Jumat, 13 November 2015

Cita-cita Indonesia Raya Perlu Biaya

Cita-cita Indonesia Raya Perlu Biaya

Rene L Pattiradjawane  ;  Wartawan Senior Kompas
                                                     KOMPAS, 13 November 2015

                                                                                                                                                           
                                                                                                                                                           

Belum pernah kebijakan luar negeri Indonesia terlihat tanpa arah jelas dalam mengejawantahkan kepentingan nasional di era globalisasi yang rumit dan penuh dinamika. Di bawah Presiden Joko Widodo, kebijakan luar negeri Indonesia menjadi membingungkan, tidak memiliki arah yang jelas, serta tidak memiliki kesinambungan menghadapi persoalan global, regional, dan multilateral.

Keputusan Presiden Jokowi untuk tidak hadir dalam Sidang Umum Perserikatan Bangsa-Bangsa, awal Oktober, dan kembali mengutus Wakil Presiden Jusuf Kalla ke KTT Kerja Sama Ekonomi Asia Pasifik (APEC) di Manila, Filipina, pekan depan, secara gamblang menunjukkan kurangnya kepedulian atas masalah kerja sama multilateral. Bagi Indonesia, APEC adalah bagian penting kerja sama ekonomi multilateral. Terlebih ketika Deklarasi Bogor 1994 disepakati menetapkan pencapaian perdagangan dan investasi bebas dan terbuka di Asia-Pasifik.

Kesimpangsiuran ini berdampak langsung atas pelaksanaan kebijakan luar negeri Indonesia. Misalnya, belum adanya ucapan selamat Presiden Jokowi kepada Aung San Suu Kyi yang unggul dalam pemilu Myanmar, persoalan kabut asap yang terselamatkan karena hujan, serta pernyataan pembantu presiden tentang persoalan regional yang membingungkan.

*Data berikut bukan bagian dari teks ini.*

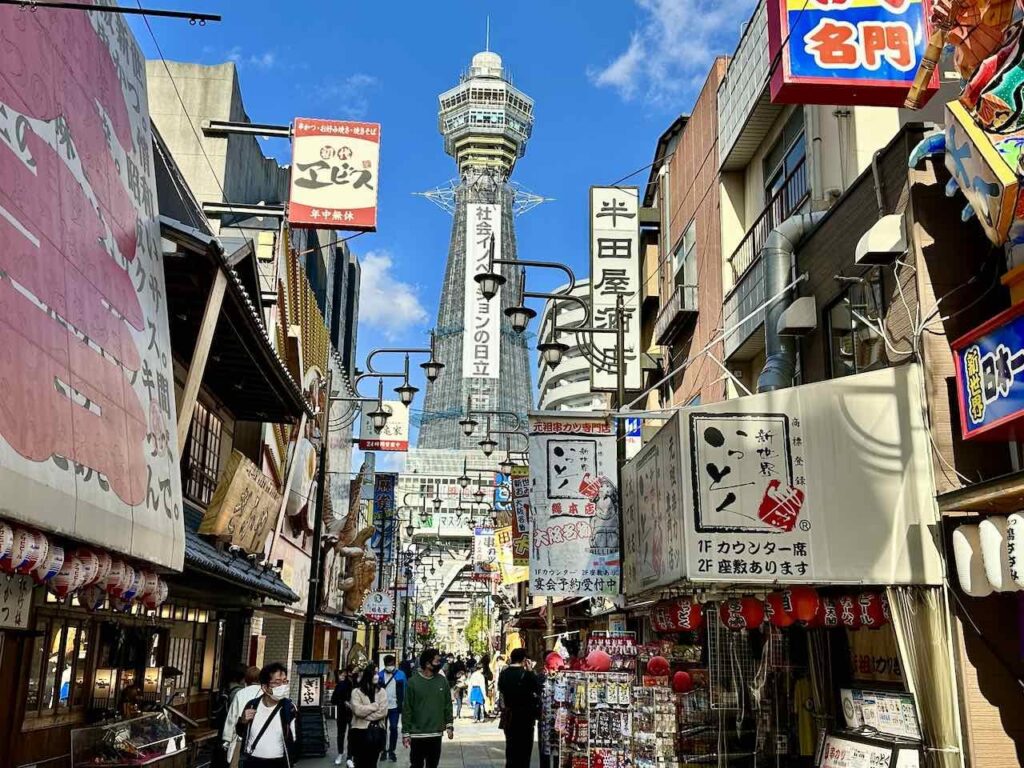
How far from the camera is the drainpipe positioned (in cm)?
1419

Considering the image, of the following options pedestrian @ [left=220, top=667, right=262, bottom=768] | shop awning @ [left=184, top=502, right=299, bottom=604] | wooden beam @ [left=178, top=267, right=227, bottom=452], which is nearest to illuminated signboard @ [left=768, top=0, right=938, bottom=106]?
wooden beam @ [left=178, top=267, right=227, bottom=452]

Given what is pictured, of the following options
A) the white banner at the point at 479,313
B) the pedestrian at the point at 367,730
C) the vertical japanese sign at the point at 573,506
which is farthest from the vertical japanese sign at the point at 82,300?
the white banner at the point at 479,313

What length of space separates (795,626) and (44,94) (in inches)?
461

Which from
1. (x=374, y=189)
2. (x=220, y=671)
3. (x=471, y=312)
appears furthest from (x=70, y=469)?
(x=471, y=312)

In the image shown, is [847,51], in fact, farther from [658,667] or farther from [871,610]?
[658,667]

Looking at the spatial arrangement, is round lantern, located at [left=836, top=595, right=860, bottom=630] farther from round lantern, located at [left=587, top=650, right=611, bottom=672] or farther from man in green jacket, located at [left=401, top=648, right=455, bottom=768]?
man in green jacket, located at [left=401, top=648, right=455, bottom=768]

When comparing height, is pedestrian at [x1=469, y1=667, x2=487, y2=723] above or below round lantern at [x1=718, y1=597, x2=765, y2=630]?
below

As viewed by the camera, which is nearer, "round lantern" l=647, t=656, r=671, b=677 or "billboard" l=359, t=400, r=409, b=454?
"round lantern" l=647, t=656, r=671, b=677

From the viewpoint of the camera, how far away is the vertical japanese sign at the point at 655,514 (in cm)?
1039

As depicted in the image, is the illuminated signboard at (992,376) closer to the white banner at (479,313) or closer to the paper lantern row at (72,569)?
the paper lantern row at (72,569)

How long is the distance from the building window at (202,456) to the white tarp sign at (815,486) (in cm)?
996

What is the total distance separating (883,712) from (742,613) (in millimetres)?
2053

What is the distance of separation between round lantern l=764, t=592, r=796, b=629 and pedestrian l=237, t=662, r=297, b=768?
18.2ft

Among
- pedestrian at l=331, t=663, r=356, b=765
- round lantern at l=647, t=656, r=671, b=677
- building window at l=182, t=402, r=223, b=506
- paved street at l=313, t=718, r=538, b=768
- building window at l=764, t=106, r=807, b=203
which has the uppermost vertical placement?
building window at l=764, t=106, r=807, b=203
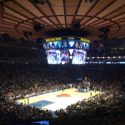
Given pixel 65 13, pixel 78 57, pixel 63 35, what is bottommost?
pixel 78 57

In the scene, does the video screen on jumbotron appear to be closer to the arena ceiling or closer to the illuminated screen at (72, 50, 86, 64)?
the illuminated screen at (72, 50, 86, 64)

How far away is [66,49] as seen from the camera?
14.6 metres

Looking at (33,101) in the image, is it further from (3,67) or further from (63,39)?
(63,39)

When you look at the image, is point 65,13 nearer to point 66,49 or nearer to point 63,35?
point 63,35

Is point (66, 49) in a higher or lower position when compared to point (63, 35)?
lower

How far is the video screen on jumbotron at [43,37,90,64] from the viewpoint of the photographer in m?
13.9

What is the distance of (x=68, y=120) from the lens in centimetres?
1064

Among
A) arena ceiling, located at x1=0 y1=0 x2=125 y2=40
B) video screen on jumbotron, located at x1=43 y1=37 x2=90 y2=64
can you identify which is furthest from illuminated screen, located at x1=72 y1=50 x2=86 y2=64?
arena ceiling, located at x1=0 y1=0 x2=125 y2=40

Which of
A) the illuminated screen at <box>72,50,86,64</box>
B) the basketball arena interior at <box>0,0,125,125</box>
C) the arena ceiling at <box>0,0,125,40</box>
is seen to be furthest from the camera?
the illuminated screen at <box>72,50,86,64</box>

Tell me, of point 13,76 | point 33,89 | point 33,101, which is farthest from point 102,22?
point 13,76

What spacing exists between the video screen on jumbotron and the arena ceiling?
2505 millimetres

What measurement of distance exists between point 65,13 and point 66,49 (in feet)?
19.3

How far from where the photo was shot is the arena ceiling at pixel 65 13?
24.6ft

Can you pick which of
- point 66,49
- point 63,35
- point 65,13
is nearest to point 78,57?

Dalam dua pekan ke depan ada beberapa pertemuan tingkat kepala negara yang memerlukan keterlibatan Indonesia. Dimulai dengan KTT G-20 di Antalya, Turki (15-16 November); KTT APEC di Manila, Filipina (18-19 November); hingga KTT ASEAN dan KTT Asia Timur (EAS) di Kuala Lumpur, Malaysia (21-22 November). Semua pertemuan ini penting dihadiri untuk mengukur perubahan geopolitik dan geostrategi. Ini khususnya menyangkut masalah terorisme, diberlakukannya kesepakatan Kemitraan Trans-Pasifik, ataupun persoalan memanasnya klaim tumpang tindih kedaulatan di Laut Tiongkok Selatan (LTS).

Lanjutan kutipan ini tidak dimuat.